Parauta zwischen Sierra, Dorfkultur und Natur
File:Sociedad Cooperativa de Castañas Genal, Parauta, Málaga Province, Andalucía, Spain (23502930811).jpg
Foto: Spencer Means from New York City, USA via Source, CC BY-SA 2.0
Natur
Die Landschaft um Parauta verbindet graue Hügel der Sierra mit grünen spanischen Tannen, Kiefern, Kastanienbäumen, Steineichen und Olivenbäumen. Im Gemeindegebiet von Parauta liegt am Wanderweg Conejeras im Naturpark Sierra de las Nieves der Aussichtspunkt El Encinar. Von dort fällt der Blick auf einen besonders gut erhaltenen Steineichenwald. Quejigos und verstreut stehende spanische Tannen durchsetzen diesen Wald und geben dem Aussichtspunkt seine charakteristische Waldansicht. Im Zusammenspiel von grauen Hügeln, bewaldeten Bereichen und grünen spanischen Tannen bleibt der Wechsel zwischen offener Sierra und Waldlandschaft erkennbar. Die genannten Baumarten erscheinen dabei in unterschiedlichen Landschaftszusammenhängen: Oliven- und Kastanienbäume begleiten den Weg, während Steineichenwald, Quejigos und spanische Tannen die Aussicht am El Encinar bestimmen. So gehören offene Hügelflächen und dicht bewaldete Bereiche gemeinsam zum beschriebenen Landschaftsbild von Parauta.
Wandern und Radfahren
Der PR-A 226 ist ein homologierter Wanderweg. Als lineare Strecke führt er von Parauta nach Igualeja. Die einfache Strecke misst 4 km. Für diese Richtung beträgt die geschätzte Gehzeit 1 Stunde und 30 Minuten.

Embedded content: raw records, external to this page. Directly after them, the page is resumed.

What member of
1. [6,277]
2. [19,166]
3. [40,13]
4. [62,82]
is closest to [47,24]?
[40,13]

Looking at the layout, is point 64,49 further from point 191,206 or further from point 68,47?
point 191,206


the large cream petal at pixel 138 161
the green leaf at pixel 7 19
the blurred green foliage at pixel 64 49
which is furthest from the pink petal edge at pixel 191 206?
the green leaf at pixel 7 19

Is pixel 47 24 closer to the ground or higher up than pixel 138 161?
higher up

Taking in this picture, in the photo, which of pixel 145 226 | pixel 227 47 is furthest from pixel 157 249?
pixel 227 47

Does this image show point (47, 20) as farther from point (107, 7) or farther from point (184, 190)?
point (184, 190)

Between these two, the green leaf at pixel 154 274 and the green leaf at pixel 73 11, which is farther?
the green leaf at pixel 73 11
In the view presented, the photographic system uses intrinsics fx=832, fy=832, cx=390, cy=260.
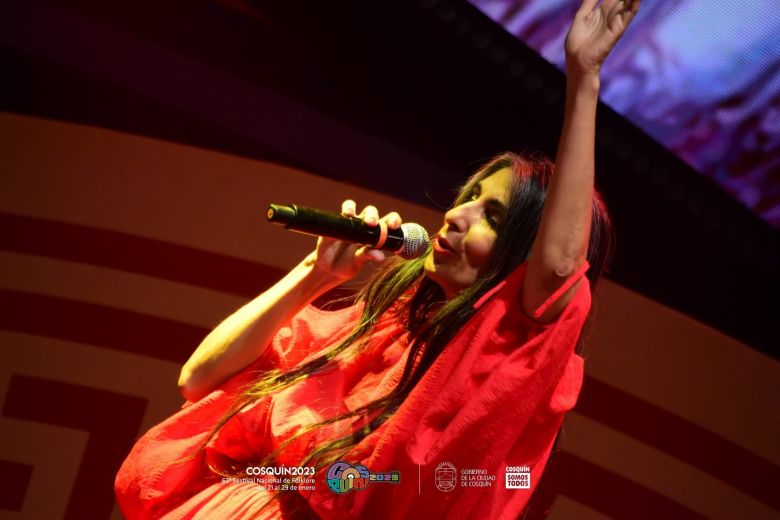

Der Weg beginnt im Bereich der Calle Calvario in Parauta. Sein Zugang ist zu Fuß und mit dem Fahrrad möglich. Von Parauta verläuft die Route zunächst zwischen Olivenbäumen und Kastanienbäumen. Anschließend führt sie durch einen Kastanienwald. Die Angabe von vier Kilometern und einer Gehzeit von 1 Stunde und 30 Minuten bezieht sich auf die einfache Strecke von Parauta nach Igualeja. Der Wechsel von den Oliven- und Kastanienbäumen in den Kastanienwald beschreibt dabei die Abfolge des Weges, dessen Ausgangspunkt im Bereich der Calle Calvario liegt.
Ortsbild und Geschichte
Der Ortskern von Parauta weist einen typischen maurischen Grundriss auf. Zu ihm gehören gepflasterte, enge und steile Straßen. Die Häuser sind weiß gekalkt. Die Iglesia de la Inmaculada Concepción wurde im 16. Jahrhundert erbaut. Die Kirche besitzt einen Mudéjar-Turm. Dieser Turm hat zwei Rundbögen und zwei Glocken. Eine weitere Verbindung zur örtlichen Geschichte bildet die Espartoverarbeitung, die besonders mit der Handwerkstradition von Parauta verbunden ist. Die Kirche ergänzt dieses Ortsbild um einen klar datierten historischen Bau mit einem eigenständigen Turm. Damit stehen im Ortskern bauliche Merkmale des maurischen Grundrisses neben einem Kirchenbau aus dem 16. Jahrhundert und der örtlichen Tradition der Espartoverarbeitung.
Feste und Entdeckungen
Jedes Jahr findet in Parauta das Kaninchenfest statt. Bei diesem Fest teilen Einheimische zubereitete Gerichte kostenlos. Zum Programm gehören Verdiales-Darbietungen und Flamenco. Außerdem werden traditionelle Süßspeisen und Backwaren verkostet. Das Kaninchenfest wurde zum Fest von provinzialem touristischem Interesse erklärt. Der Bosque Encantado de Parauta ist eine familiengeeignete Attraktion des örtlichen Künstlers Diego Guerrero. Zu den dortigen Schnitzereien gehören Bäume, Häuser, Zauberer, Wunschbrunnen und Feen. Das Fest verbindet dabei die kostenlose Weitergabe zubereiteter Gerichte mit Darbietungen und Verkostungen, während der Bosque Encantado mit seinen Schnitzereien einen eigenen künstlerischen Bezug zu Parauta besitzt.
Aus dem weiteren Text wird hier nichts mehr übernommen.